Jesse The Faccio - Verde, come crescere nel modo giusto

La recensione del nuovo album del lo-fi songwriter padovano

16 Marzo 2020

Quando Jesse uscì due anni fa con I Soldi per New York fu una piacevole sorpresa perché era chiaro che staccasse rispetto all’indie andante per la maggiore. Era ancora un periodo florido, dove certe sonorità alternative sembravano veramente diverse e capaci di creare una nuova area tanto sotterranea quanto pop. Poi sappiamo come è andata: tanti hanno fatto giustamente il salto nel campionato di Serie A ma si sono standardizzati nella formula che li ha resi famosi. Giustamente nel Belpaese se non si finisce a dare al pubblico esattamente quel che vuole, non si è contenti.

Quando Jesse uscì qualche mese fa con Caviglie era chiaro il proseguo stilistico col primo lavoro, e allora mi chiesi: «non è che anche lui finirà per rifare le stesse cose che lo han fatto conoscere?». Una domanda semplice, da semplice ascoltatore.

E invece le storie non finiscono sempre alla ________ (si metta qui qualsiasi it popper tranne Giorgio Poi): Jesse ha pubblicato venerdì 13 marzo Verde, un album rimescolante le carte del cantautore padovano. Per dare le coordinate, se prima era vicino ai sound lo-fi dinoccolati di Mac DeMarco e Beach Fossils, ora punta dritto verso quelli di Crocodiles ed Eagulls.

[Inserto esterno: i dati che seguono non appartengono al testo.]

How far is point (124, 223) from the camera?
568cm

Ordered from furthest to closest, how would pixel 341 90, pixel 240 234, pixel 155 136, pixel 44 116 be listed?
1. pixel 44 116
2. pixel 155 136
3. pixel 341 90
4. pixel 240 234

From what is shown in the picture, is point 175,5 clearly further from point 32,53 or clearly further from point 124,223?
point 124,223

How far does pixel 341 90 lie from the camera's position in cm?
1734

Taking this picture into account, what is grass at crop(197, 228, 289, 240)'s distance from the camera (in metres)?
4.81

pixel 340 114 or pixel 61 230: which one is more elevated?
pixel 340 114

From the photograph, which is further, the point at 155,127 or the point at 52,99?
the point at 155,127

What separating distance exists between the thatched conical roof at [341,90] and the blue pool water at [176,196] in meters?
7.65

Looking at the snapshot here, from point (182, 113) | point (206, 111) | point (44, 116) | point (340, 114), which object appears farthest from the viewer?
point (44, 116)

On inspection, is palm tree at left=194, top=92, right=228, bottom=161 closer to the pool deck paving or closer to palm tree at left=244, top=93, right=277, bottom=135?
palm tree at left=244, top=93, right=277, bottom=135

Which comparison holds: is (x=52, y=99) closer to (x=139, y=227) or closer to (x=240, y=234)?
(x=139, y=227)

Se c’era una cosa l’artista poteva fare era dare maggiore risalto alle chitarre, alla sua stessa voce, elementi prima sciolti dentro il ghiaccio di un drink lasciato sul tavolo a perdersi. Ora invece la musica ricorda la presa dura di americani bevuti consecutivamente, di quelli che non pensi steccheranno, perché hai mangiato, ma sempre americani sono. Verde è un album da trangugiare, musica con cui adempiere al proprio ingrato compito di bevitore, per tempi dove non sai dove andare a parare.

E senza sapere dove andare a parare, su cosa ti vuoi focalizzare? Sui dettagli, magari apparentemente banali ma che il tuo cervello usa per costruire i ricordi. Allora ecco uscire fuori le dita gialle, le auto da guidare oppure i calzini sulle caviglie, a cui ognuno può trovare il senso che vuole. Jesse nel precedente lavoro aveva già le giuste attenzioni, ma in Verde diventano più a fuoco, nitide e comprensibili. Evoluzione pure questa, ma forse la parte che più amo è la velocità. Tre quarti del disco corrono, battono, come se avessero l’urgenza di arriva prima e forte, come se la prima verve Macdemarchiana si fosse trasformata in quella Eagullsiana.

L’insieme di tali caratteristiche fanno di Verde un album compiuto, una sorta di racconto di esperienze quotidiane in cui tutti possiamo ritrovarci, per fortuna una voce fuori dal coro ma allo stesso tempo con potenzialità pop non da poco. Le melodie e le parole giuste ci sono. Un lavoro che probabilmente dirà altro col passare del tempo in un processo di stratificazione necessario a farlo proprio appieno. Intanto aspettiamo di sentirlo dal vivo.